• [Extrait]
# # # #

Le baptême? Tout un plongeon!

Le fleuve de vie

Jeanne Vanasse
Le fleuve de vie, 2012
acrylique et feuilles d'or 23 kts, 51 x 61 cm
(photo : Gilles Rioux)


C'était la quinzième année du règne de l'empereur Tibère; Ponce- Pilate était gouverneur de Judée, Hérode régnait sur la Galilée et son frère Philippe sur le territoire de l'Iturée et de la Trachonitide, Lysanias régnait sur l'Abilène,  Hanne et Caïphe étaient grands-prêtres.

La parole de Dieu se fit alors entendre à Jean, fils de Zacharie, dans le désert.  Jean se mit à parcourir toute la région voisine de la rivière, le Jourdain. Il lançait cet appel : « Changez de comportement, faites-vous baptiser et Dieu pardonnera vos péchés. »

Ainsi arriva ce que le prophète Ésaïe avait écrit dans son livre :
« Un homme crie dans le désert :
Préparez le chemin du Seigneur,
faites-lui des sentiers bien droits !  Toute vallée sera comblée,
toute montagne et toute colline seront abaissées ;
les courbes de la route seront redressées,
les chemins en mauvais état seront égalisés.

Et tout le monde verra le salut accordé par Dieu. »

Une foule de gens venaient à Jean pour qu'il les baptise. Il leur disait : « Bande de serpents ! Qui vous a enseigné à vouloir échapper au jugement divin, qui est proche ?  Montrez par des actes que vous avez changé de mentalité et ne vous mettez pas à dire en vous-mêmes : «Abraham est notre ancêtre.» Car je vous déclare que Dieu peut utiliser les pierres que voici pour en faire des descendants d'Abraham !  La hache est déjà prête à couper les arbres à la racine : tout arbre qui ne produit pas de bons fruits va être coupé et jeté au feu. »

Les gens lui demandaient : « Que devons-nous donc faire ? »  Il leur répondit : « Celui qui a deux chemises doit en donner une à celui qui n'en a pas et celui qui a de quoi manger doit partager. »
Des collecteurs d'impôts vinrent aussi pour être baptisés et demandèrent à Jean : « Maître, que devons-nous faire ? »  Il leur répondit : « Ne faites pas payer plus que ce qui vous a été indiqué. »
Des soldats lui demandèrent également : « Et nous, que devons-nous faire ? » Il leur dit : « Ne prenez d'argent à personne par la force ou en portant de fausses accusations, mais contentez-vous de votre solde. »

Le peuple attendait, plein d'espoir : chacun pensait que Jean était peut-être le Messie.  Jean leur dit alors à tous : « Moi, je vous baptise avec de l'eau ; mais celui qui vient est plus puissant que moi : je ne suis pas même digne de délier la courroie de ses sandales. Il vous baptisera avec le Saint-Esprit et avec du feu.  Il tient en sa main la pelle à vanner pour séparer le grain de la paille. Il amassera le grain dans son grenier, mais il brûlera la paille dans un feu qui ne s'éteint jamais. »

# # # #

• [Données fournies]
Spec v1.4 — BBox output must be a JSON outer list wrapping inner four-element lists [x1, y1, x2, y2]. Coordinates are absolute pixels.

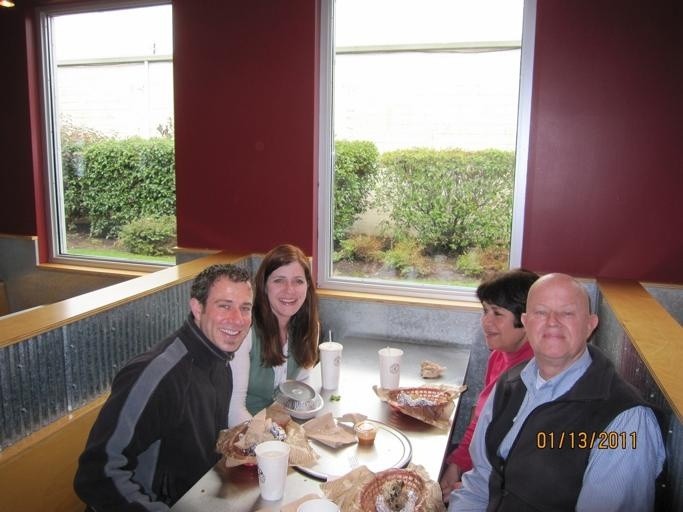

# # # #

• [Exercice]
Prolongez l'extrait sur Jean qui baptise près du Jourdain, en reprenant juste après sa dernière phrase.

• [Corrigé]
C'est en leur adressant beaucoup d'autres appels encore que Jean annonçait la Bonne Nouvelle au peuple.  Cependant Jean fit des reproches à Hérode, qui régnait sur la Galilée, parce qu'il avait épousé Hérodiade, la femme de son frère, et parce qu'il avait commis beaucoup d'autres mauvaises actions.  Alors Hérode commit une mauvaise action de plus : il fit mettre Jean en prison.

Après que tout le monde eut été baptisé, Jésus fut aussi baptisé. Pendant qu'il priait, le ciel s'ouvrit  et le Saint-Esprit descendit sur lui sous une forme corporelle, comme une colombe. Et une voix se fit entendre du ciel : « Tu es mon Fils bien-aimé ; je mets en toi toute ma joie. »

Évangile de Luc 3, 1-22

     Depuis le concile Vatican II, on a voulu mettre le peuple de Dieu en contact avec la Bible. Pour ce faire, on a préparé un lectionnaire du dimanche contenant les lectures proposées durant les célébrations eucharistiques. Chaque dimanche comprend un passage de l’Ancien Testament, un Psaume, un extrait d’une épitre et un passage d’un évangile. L’intention de donner accès à une plus grande variété de textes bibliques était louable, mais il semble que les liturgistes ont eu les yeux plus grands que la panse. Tant de textes lus durant une messe qui ne doit pas dépasser 45 minutes, débités sans explications, risquent de rebuter les quelques fidèles qui assistent encore à nos célébrations.

     La période liturgique de Noël se terminait cette année par le baptême du Christ. Comme bibliste, j’ai été très étonné et choqué de constater que seuls quatre petits versets de ce chapitre 3 de Luc étaient proposés à la méditation des fidèles : ils sont en caractères gras (voir plus haut) pour bien les situer. En langage liturgique, cela s’appelle une péricope, un mot grec qui signifie « découpage ».  Personnellement, je trouve peu sérieux que l’on ose découper un texte de 545 mots pour n’en retenir que 118.  Il en résulte une impossibilité de bien comprendre le message de l’auteur, Luc en l’occurrence. Ce procédé est paternaliste : servir au bon peuple peu instruit des choses divines, un bouillon de poulet pour l’âme afin de réchauffer le cœur et remonter le moral.  Les homélies de ce jour portent sur l’importance du rituel du baptême, de la conversion personnelle et de l’intégration à la communauté. Les textes de la liturgie visent à donner du sens au rituel du baptême, une belle cérémonie pour bébés très émouvante, suivie au début du primaire par une première communion qui sera souvent la dernière. Est-ce vraiment ce dont nous parle Luc ?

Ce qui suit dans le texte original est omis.